Point de vue des opposants#

  • Une préoccupation est que le projet de loi pourrait imposer des coûts de conformité significatifs aux fabricants et aux opérateurs, y compris le personnel des lignes d'assistance 24/7 et la construction de systèmes pour réagir dans des délais serrés.
  • Le projet de loi ne prévoit pas de financement pour la NHTSA ou les agences locales, il n'est donc pas clair qui paie pour la formation, la maintenance du site web et l'examen administratif.
  • Il n'est pas clair comment l'accès aux données et vidéos requis pour les enquêtes protégera la vie privée ou comment cela interagira avec les lois existantes sur l'application de la loi ou les règles de confidentialité.

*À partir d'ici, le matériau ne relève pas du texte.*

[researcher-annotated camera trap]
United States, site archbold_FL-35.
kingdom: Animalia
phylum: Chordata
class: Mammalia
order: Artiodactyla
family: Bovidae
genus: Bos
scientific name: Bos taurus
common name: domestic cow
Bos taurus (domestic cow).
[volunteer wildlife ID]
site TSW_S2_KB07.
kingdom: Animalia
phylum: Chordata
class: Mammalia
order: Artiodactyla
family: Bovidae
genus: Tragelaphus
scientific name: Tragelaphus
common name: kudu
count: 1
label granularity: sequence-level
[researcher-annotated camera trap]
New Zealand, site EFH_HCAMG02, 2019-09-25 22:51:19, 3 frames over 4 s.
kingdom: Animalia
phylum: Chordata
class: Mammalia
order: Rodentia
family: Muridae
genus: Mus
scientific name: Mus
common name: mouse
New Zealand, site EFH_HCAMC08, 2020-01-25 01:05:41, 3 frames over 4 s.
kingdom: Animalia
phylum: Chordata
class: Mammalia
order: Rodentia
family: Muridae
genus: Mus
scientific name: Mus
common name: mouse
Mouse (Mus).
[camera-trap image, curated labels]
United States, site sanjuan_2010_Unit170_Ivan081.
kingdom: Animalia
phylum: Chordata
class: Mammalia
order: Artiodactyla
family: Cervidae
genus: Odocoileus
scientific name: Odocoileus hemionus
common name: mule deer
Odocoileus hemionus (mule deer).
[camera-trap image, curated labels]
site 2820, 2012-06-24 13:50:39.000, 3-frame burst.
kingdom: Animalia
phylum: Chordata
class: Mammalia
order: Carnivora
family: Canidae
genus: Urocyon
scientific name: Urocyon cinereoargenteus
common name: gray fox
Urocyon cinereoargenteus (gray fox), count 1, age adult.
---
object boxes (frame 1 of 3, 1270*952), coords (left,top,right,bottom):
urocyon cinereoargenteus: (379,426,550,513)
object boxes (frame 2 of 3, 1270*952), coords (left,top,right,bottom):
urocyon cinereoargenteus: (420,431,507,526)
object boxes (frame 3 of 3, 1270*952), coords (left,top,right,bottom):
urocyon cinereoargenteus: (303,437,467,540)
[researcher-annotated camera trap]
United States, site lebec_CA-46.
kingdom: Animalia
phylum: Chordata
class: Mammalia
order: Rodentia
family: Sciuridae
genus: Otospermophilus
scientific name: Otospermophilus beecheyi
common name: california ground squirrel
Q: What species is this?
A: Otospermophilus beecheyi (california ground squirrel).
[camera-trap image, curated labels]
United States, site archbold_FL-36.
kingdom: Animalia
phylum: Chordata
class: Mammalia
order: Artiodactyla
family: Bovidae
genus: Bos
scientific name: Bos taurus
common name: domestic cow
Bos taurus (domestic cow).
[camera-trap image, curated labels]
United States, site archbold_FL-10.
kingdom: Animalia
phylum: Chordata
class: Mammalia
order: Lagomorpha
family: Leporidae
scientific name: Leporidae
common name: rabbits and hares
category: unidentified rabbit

  • Le délai de réponse de 2 minutes pour le géorepérage, l'exigence de réponse de 30 secondes pour la ligne d'assistance et d'autres délais rapides peuvent être difficiles à respecter en pratique, en particulier pour les petits opérateurs ou dans des zones avec de mauvaises communications.
  • Le projet de loi laisse plusieurs détails opérationnels à la réglementation future (par exemple, le contenu exact des guides, les procédures de géorepérage et la manière dont plusieurs entités se coordonnent), de sorte que la mise en œuvre pourrait être retardée ou inégale.